→ **JOB**
Write every line of the records below as a JSON list of strings, one string per line, leaving out blank lines.

→ **INFORMATION SHOWN**
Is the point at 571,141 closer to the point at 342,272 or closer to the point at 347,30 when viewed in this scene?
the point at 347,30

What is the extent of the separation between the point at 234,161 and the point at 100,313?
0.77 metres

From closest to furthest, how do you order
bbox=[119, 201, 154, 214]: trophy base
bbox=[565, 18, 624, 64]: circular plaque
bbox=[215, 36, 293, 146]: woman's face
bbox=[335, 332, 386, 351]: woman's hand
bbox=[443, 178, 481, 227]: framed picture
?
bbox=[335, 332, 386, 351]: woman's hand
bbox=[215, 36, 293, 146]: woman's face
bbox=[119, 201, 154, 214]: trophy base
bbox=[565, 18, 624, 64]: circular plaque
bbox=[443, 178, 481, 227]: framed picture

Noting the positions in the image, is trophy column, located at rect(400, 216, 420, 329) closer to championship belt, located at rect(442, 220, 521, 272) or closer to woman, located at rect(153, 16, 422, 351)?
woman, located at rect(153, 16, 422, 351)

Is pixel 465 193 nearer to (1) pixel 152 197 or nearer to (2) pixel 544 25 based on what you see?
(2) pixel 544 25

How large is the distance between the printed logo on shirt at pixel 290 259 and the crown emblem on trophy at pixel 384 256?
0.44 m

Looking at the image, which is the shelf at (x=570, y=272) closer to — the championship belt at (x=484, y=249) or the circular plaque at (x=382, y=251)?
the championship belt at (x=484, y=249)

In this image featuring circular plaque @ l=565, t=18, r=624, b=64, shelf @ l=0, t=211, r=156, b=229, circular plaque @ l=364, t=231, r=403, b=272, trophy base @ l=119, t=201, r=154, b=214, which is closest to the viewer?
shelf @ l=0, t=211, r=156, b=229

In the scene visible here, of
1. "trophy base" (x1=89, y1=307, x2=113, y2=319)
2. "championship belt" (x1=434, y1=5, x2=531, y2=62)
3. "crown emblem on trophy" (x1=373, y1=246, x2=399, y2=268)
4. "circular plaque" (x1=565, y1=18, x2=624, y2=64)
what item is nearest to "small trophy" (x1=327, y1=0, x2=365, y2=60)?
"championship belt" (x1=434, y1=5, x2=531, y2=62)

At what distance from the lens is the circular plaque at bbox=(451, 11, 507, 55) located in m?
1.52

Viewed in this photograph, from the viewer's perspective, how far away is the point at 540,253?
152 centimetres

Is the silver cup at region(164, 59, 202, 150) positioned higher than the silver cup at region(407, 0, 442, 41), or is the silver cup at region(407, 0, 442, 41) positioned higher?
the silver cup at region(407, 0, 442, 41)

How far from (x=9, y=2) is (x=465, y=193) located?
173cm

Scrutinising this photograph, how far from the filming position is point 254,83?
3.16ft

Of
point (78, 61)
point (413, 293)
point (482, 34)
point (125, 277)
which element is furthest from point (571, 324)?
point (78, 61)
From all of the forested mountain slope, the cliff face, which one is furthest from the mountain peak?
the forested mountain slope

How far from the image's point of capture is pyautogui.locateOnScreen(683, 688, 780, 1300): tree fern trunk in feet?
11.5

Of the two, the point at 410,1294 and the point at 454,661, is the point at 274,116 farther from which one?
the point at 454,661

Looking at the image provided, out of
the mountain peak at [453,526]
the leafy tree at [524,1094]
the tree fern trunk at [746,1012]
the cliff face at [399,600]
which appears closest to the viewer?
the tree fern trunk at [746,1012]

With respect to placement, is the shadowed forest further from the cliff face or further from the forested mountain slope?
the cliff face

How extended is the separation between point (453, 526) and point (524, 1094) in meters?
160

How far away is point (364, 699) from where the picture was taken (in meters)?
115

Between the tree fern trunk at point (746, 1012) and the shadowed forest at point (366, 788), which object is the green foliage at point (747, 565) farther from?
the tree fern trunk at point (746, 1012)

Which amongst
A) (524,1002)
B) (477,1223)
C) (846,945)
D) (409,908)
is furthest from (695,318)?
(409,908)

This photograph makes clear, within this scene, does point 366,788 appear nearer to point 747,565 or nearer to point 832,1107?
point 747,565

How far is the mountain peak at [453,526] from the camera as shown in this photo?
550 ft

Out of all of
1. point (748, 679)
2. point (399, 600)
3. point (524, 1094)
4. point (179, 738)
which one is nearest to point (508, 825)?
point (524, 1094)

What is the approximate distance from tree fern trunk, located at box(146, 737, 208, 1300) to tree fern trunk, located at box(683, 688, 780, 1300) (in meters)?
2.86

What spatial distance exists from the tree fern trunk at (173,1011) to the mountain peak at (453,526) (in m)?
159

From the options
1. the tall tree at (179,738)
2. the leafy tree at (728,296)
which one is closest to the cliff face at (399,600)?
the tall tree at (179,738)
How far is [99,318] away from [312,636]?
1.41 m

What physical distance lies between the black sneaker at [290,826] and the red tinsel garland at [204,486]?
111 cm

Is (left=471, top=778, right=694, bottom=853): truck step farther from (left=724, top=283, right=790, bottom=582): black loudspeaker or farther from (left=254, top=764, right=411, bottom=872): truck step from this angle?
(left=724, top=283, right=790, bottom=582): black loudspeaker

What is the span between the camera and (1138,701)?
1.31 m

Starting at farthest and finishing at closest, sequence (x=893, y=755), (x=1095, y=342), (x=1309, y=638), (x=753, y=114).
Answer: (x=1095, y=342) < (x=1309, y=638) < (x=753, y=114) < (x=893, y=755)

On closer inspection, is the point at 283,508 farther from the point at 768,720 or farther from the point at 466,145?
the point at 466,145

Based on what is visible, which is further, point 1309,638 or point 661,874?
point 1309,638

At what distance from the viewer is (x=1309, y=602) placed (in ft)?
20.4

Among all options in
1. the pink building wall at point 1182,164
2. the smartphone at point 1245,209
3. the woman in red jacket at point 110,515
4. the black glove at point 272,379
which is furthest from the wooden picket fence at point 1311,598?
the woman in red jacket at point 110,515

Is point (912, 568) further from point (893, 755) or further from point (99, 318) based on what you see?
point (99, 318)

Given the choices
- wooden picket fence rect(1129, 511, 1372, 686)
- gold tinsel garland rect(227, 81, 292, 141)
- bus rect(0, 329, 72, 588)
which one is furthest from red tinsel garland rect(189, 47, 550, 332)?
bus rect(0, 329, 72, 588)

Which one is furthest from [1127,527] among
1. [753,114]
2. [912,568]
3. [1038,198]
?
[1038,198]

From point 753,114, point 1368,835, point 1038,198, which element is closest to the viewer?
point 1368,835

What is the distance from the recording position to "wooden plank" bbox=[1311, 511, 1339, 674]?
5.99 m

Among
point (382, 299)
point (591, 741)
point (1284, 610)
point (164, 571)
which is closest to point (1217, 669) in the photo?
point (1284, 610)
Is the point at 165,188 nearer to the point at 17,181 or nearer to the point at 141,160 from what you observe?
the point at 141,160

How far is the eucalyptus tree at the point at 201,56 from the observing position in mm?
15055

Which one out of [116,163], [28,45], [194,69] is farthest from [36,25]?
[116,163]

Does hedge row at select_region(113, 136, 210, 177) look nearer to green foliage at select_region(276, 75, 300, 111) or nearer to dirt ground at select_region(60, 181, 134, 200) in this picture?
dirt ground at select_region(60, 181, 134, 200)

→ **SOLUTION FOR THIS TASK**
[
  "Is the point at 571,141 closer to the point at 342,272 or closer to the point at 347,30 when viewed in this scene?",
  "the point at 347,30",
  "What is the extent of the separation between the point at 234,161 and the point at 100,313?",
  "0.77 metres",
  "From closest to furthest, how do you order",
  "bbox=[119, 201, 154, 214]: trophy base",
  "bbox=[565, 18, 624, 64]: circular plaque",
  "bbox=[215, 36, 293, 146]: woman's face",
  "bbox=[335, 332, 386, 351]: woman's hand",
  "bbox=[443, 178, 481, 227]: framed picture",
  "?",
  "bbox=[335, 332, 386, 351]: woman's hand",
  "bbox=[215, 36, 293, 146]: woman's face",
  "bbox=[119, 201, 154, 214]: trophy base",
  "bbox=[565, 18, 624, 64]: circular plaque",
  "bbox=[443, 178, 481, 227]: framed picture",
  "Noting the positions in the image, is trophy column, located at rect(400, 216, 420, 329) closer to championship belt, located at rect(442, 220, 521, 272) or closer to woman, located at rect(153, 16, 422, 351)?",
  "woman, located at rect(153, 16, 422, 351)",
  "Is pixel 465 193 nearer to (1) pixel 152 197 or nearer to (2) pixel 544 25 based on what you see?",
  "(2) pixel 544 25",
  "How large is the distance between the printed logo on shirt at pixel 290 259 and the crown emblem on trophy at pixel 384 256?",
  "0.44 m",
  "Looking at the image, which is the shelf at (x=570, y=272) closer to — the championship belt at (x=484, y=249) or the circular plaque at (x=382, y=251)?",
  "the championship belt at (x=484, y=249)",
  "In this image featuring circular plaque @ l=565, t=18, r=624, b=64, shelf @ l=0, t=211, r=156, b=229, circular plaque @ l=364, t=231, r=403, b=272, trophy base @ l=119, t=201, r=154, b=214, which is closest to the viewer?",
  "shelf @ l=0, t=211, r=156, b=229",
  "In the scene visible here, of",
  "1. \"trophy base\" (x1=89, y1=307, x2=113, y2=319)",
  "2. \"championship belt\" (x1=434, y1=5, x2=531, y2=62)",
  "3. \"crown emblem on trophy\" (x1=373, y1=246, x2=399, y2=268)",
  "4. \"circular plaque\" (x1=565, y1=18, x2=624, y2=64)",
  "what item is nearest to \"small trophy\" (x1=327, y1=0, x2=365, y2=60)?",
  "\"championship belt\" (x1=434, y1=5, x2=531, y2=62)",
  "At what distance from the lens is the circular plaque at bbox=(451, 11, 507, 55) located in m?",
  "1.52",
  "Viewed in this photograph, from the viewer's perspective, how far away is the point at 540,253?",
  "152 centimetres",
  "Is the silver cup at region(164, 59, 202, 150) positioned higher than the silver cup at region(407, 0, 442, 41), or is the silver cup at region(407, 0, 442, 41) positioned higher?",
  "the silver cup at region(407, 0, 442, 41)",
  "How far from (x=9, y=2) is (x=465, y=193) located?",
  "173cm",
  "Scrutinising this photograph, how far from the filming position is point 254,83?",
  "3.16ft",
  "Of",
  "point (78, 61)",
  "point (413, 293)",
  "point (482, 34)",
  "point (125, 277)",
  "which element is furthest from point (571, 324)?",
  "point (78, 61)",
  "From all of the forested mountain slope, the cliff face, which one is furthest from the mountain peak?",
  "the forested mountain slope",
  "How far from the image's point of capture is pyautogui.locateOnScreen(683, 688, 780, 1300): tree fern trunk in feet?",
  "11.5",
  "Of the two, the point at 410,1294 and the point at 454,661, is the point at 274,116 farther from which one?",
  "the point at 454,661",
  "Looking at the image provided, out of",
  "the mountain peak at [453,526]",
  "the leafy tree at [524,1094]",
  "the tree fern trunk at [746,1012]",
  "the cliff face at [399,600]",
  "which appears closest to the viewer?",
  "the tree fern trunk at [746,1012]",
  "With respect to placement, is the shadowed forest further from the cliff face or further from the forested mountain slope?",
  "the cliff face",
  "How extended is the separation between point (453, 526) and point (524, 1094) in meters?",
  "160",
  "How far away is point (364, 699) from where the picture was taken (in meters)?",
  "115",
  "Between the tree fern trunk at point (746, 1012) and the shadowed forest at point (366, 788), which object is the green foliage at point (747, 565) farther from?",
  "the tree fern trunk at point (746, 1012)",
  "Which amongst",
  "A) (524,1002)",
  "B) (477,1223)",
  "C) (846,945)",
  "D) (409,908)",
  "is furthest from (695,318)?",
  "(409,908)",
  "This photograph makes clear, within this scene, does point 366,788 appear nearer to point 747,565 or nearer to point 832,1107?",
  "point 747,565",
  "How far is the mountain peak at [453,526] from the camera as shown in this photo?",
  "550 ft",
  "Out of all of",
  "1. point (748, 679)",
  "2. point (399, 600)",
  "3. point (524, 1094)",
  "4. point (179, 738)",
  "which one is nearest to point (508, 825)?",
  "point (524, 1094)",
  "What is the approximate distance from tree fern trunk, located at box(146, 737, 208, 1300) to tree fern trunk, located at box(683, 688, 780, 1300) (in meters)?",
  "2.86",
  "What spatial distance exists from the tree fern trunk at (173,1011) to the mountain peak at (453,526) (in m)?",
  "159",
  "From the options",
  "1. the tall tree at (179,738)",
  "2. the leafy tree at (728,296)",
  "which one is closest to the cliff face at (399,600)?",
  "the tall tree at (179,738)",
  "How far is [99,318] away from [312,636]?",
  "1.41 m",
  "What physical distance lies between the black sneaker at [290,826] and the red tinsel garland at [204,486]?",
  "111 cm",
  "Is (left=471, top=778, right=694, bottom=853): truck step farther from (left=724, top=283, right=790, bottom=582): black loudspeaker or farther from (left=254, top=764, right=411, bottom=872): truck step from this angle?",
  "(left=724, top=283, right=790, bottom=582): black loudspeaker",
  "What is the span between the camera and (1138,701)?",
  "1.31 m",
  "Starting at farthest and finishing at closest, sequence (x=893, y=755), (x=1095, y=342), (x=1309, y=638), (x=753, y=114).",
  "Answer: (x=1095, y=342) < (x=1309, y=638) < (x=753, y=114) < (x=893, y=755)",
  "On closer inspection, is the point at 283,508 farther from the point at 768,720 or farther from the point at 466,145?",
  "the point at 466,145",
  "Based on what is visible, which is further, point 1309,638 or point 661,874?",
  "point 1309,638",
  "At what distance from the viewer is (x=1309, y=602) placed (in ft)?",
  "20.4",
  "Among all options in",
  "1. the pink building wall at point 1182,164",
  "2. the smartphone at point 1245,209",
  "3. the woman in red jacket at point 110,515",
  "4. the black glove at point 272,379",
  "which is furthest from the wooden picket fence at point 1311,598?",
  "the woman in red jacket at point 110,515",
  "Is point (912, 568) further from point (893, 755) or further from point (99, 318) based on what you see?",
  "point (99, 318)",
  "Given the choices",
  "- wooden picket fence rect(1129, 511, 1372, 686)",
  "- gold tinsel garland rect(227, 81, 292, 141)",
  "- bus rect(0, 329, 72, 588)",
  "which one is furthest from red tinsel garland rect(189, 47, 550, 332)?",
  "bus rect(0, 329, 72, 588)",
  "Which one is furthest from [1127,527] among",
  "1. [753,114]",
  "2. [912,568]",
  "3. [1038,198]",
  "?",
  "[1038,198]",
  "From point 753,114, point 1368,835, point 1038,198, which element is closest to the viewer?",
  "point 1368,835",
  "What is the distance from the recording position to \"wooden plank\" bbox=[1311, 511, 1339, 674]?",
  "5.99 m",
  "Among",
  "point (382, 299)",
  "point (591, 741)",
  "point (1284, 610)",
  "point (164, 571)",
  "which is closest to point (1217, 669) in the photo?",
  "point (1284, 610)",
  "Is the point at 165,188 nearer to the point at 17,181 or nearer to the point at 141,160 from what you observe?",
  "the point at 141,160",
  "How far is the eucalyptus tree at the point at 201,56 from the observing position in mm?",
  "15055",
  "Which one out of [116,163], [28,45], [194,69] is farthest from [36,25]?",
  "[116,163]",
  "Does hedge row at select_region(113, 136, 210, 177) look nearer to green foliage at select_region(276, 75, 300, 111) or nearer to dirt ground at select_region(60, 181, 134, 200) in this picture?",
  "dirt ground at select_region(60, 181, 134, 200)"
]